#### WORK ITEM:
Can you return the "Rebel Rebel" text word for word, from the title line through the final paragraph?

#### DOCUMENT EXCERPT:
--- --- ---

Rebel Rebel

Rebel Rebel (original UK single).
Rebel Rebel.
Rebel Rebel (US single, 1974).
Rebel Rebel (live, 1974).
Rebel Rebel (live, 1976).
Rebel Rebel (Musikladen, 1978).
Rebel Rebel (live, 1978).
Rebel Rebel (live, 1983).
Rebel Rebel (Live Aid, 1985).
Rebel Rebel (live, 1987).
Rebel Rebel (live, 1990).
Rebel Rebel (TFI Friday, 1999).
Rebel Rebel (Later With Jools Holland, 2002).
Rebel Rebel (VH1 Fashion Awards, 2002).
Rebel Rebel (remake, 2003).
Rebel Rebel (Sessions @AOL, 2003).
Rebel Rebel (live, 2003).
Rebel Rebel (live, 2004).

By late 1974 glam was over: its death came swiftly, with great theater. Most of the glam acts, which had never found much commercial success in the US, were deposed on their home soil, replaced by distorted echoes of themselves: cartoon pop acts (Mud, the Bay City Rollers) and opera buffa rock groups (Sparks, Queen*, 10cc, etc.).

Retreats, farewells followed. Slade went up into the hills after ’75 to live in exile, while Marc Bolan kept pleading with an audience that had tired of him (“Whatever happened to the Teenage Dream?” he asked in February ’74—it only hit #13). Mott the Hoople, self-chroniclers to the end, issued as their last single the retrospective “Saturday Gigs,” with Mick Ronson in tow. Roxy Music closed each side of Stranded with resignation letters—spiritual (“Psalm,”** an eight-minute gospel song about renouncing fashion for Jesus, a more prestigious fashion, with Bryan Ferry backed by the London Welsh Male Choir) and existential (“Sunset,” which finds Ferry sitting in his sports car, contemplating the void).

And “Rebel Rebel” is Bowie’s parting benediction. Despite its title, the song’s more reconciliation than revolution—more than anything, it’s generous, an offer of pure acceptance. In “Rebel Rebel,” the singer sizes up a girl (or boy, or both) whose outrageous style catches his eye. The singer’s perspective isn’t that of a fellow teenager, though, but someone a bit older—someone out of the scene, who’s a bit jaded, who’s bemused, at first, by the tacky kid’s antics. She’s young enough not to know better, he’s old enough to care. But as the song goes on, the singer grows more inspired by her. She breaks him of his habits, so he gives her his backing. They strike a bargain: her youth and outrage for his knowledge of how she can fit into the world.

--- --- ---

#### GIVEN MATERIAL:
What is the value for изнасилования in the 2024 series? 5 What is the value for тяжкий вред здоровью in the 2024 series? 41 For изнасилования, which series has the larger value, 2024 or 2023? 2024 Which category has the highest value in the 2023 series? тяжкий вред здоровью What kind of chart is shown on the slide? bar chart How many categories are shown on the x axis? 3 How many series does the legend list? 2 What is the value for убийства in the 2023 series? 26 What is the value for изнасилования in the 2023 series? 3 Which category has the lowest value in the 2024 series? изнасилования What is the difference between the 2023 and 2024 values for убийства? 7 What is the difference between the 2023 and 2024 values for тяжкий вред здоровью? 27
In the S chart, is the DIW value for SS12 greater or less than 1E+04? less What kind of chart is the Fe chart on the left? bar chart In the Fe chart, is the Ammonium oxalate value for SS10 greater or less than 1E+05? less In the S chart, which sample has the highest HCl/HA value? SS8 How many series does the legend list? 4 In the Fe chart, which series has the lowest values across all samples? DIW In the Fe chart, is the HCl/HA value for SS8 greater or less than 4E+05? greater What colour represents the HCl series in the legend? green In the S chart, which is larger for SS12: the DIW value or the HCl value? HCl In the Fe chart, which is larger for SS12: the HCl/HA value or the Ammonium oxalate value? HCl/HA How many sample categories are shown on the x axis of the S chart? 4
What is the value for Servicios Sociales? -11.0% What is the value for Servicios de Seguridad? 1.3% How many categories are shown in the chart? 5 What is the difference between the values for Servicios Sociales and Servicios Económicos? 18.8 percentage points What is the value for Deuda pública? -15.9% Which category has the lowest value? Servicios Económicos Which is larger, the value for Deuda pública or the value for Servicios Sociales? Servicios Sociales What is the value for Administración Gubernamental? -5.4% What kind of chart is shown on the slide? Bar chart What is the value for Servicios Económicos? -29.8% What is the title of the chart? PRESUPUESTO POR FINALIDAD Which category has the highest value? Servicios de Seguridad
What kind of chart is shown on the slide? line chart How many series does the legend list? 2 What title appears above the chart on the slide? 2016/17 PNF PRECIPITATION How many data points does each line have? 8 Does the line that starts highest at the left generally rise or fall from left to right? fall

--- --- ---

#### EXERCISE RESPONSE:
Rebel Rebel

Rebel Rebel (original UK single).
Rebel Rebel.
Rebel Rebel (US single, 1974).
Rebel Rebel (live, 1974).
Rebel Rebel (live, 1976).
Rebel Rebel (Musikladen, 1978).
Rebel Rebel (live, 1978).
Rebel Rebel (live, 1983).
Rebel Rebel (Live Aid, 1985).
Rebel Rebel (live, 1987).
Rebel Rebel (live, 1990).
Rebel Rebel (TFI Friday, 1999).
Rebel Rebel (Later With Jools Holland, 2002).
Rebel Rebel (VH1 Fashion Awards, 2002).
Rebel Rebel (remake, 2003).
Rebel Rebel (Sessions @AOL, 2003).
Rebel Rebel (live, 2003).
Rebel Rebel (live, 2004).

By late 1974 glam was over: its death came swiftly, with great theater. Most of the glam acts, which had never found much commercial success in the US, were deposed on their home soil, replaced by distorted echoes of themselves: cartoon pop acts (Mud, the Bay City Rollers) and opera buffa rock groups (Sparks, Queen*, 10cc, etc.).

Retreats, farewells followed. Slade went up into the hills after ’75 to live in exile, while Marc Bolan kept pleading with an audience that had tired of him (“Whatever happened to the Teenage Dream?” he asked in February ’74—it only hit #13). Mott the Hoople, self-chroniclers to the end, issued as their last single the retrospective “Saturday Gigs,” with Mick Ronson in tow. Roxy Music closed each side of Stranded with resignation letters—spiritual (“Psalm,”** an eight-minute gospel song about renouncing fashion for Jesus, a more prestigious fashion, with Bryan Ferry backed by the London Welsh Male Choir) and existential (“Sunset,” which finds Ferry sitting in his sports car, contemplating the void).

And “Rebel Rebel” is Bowie’s parting benediction. Despite its title, the song’s more reconciliation than revolution—more than anything, it’s generous, an offer of pure acceptance. In “Rebel Rebel,” the singer sizes up a girl (or boy, or both) whose outrageous style catches his eye. The singer’s perspective isn’t that of a fellow teenager, though, but someone a bit older—someone out of the scene, who’s a bit jaded, who’s bemused, at first, by the tacky kid’s antics. She’s young enough not to know better, he’s old enough to care. But as the song goes on, the singer grows more inspired by her. She breaks him of his habits, so he gives her his backing. They strike a bargain: her youth and outrage for his knowledge of how she can fit into the world.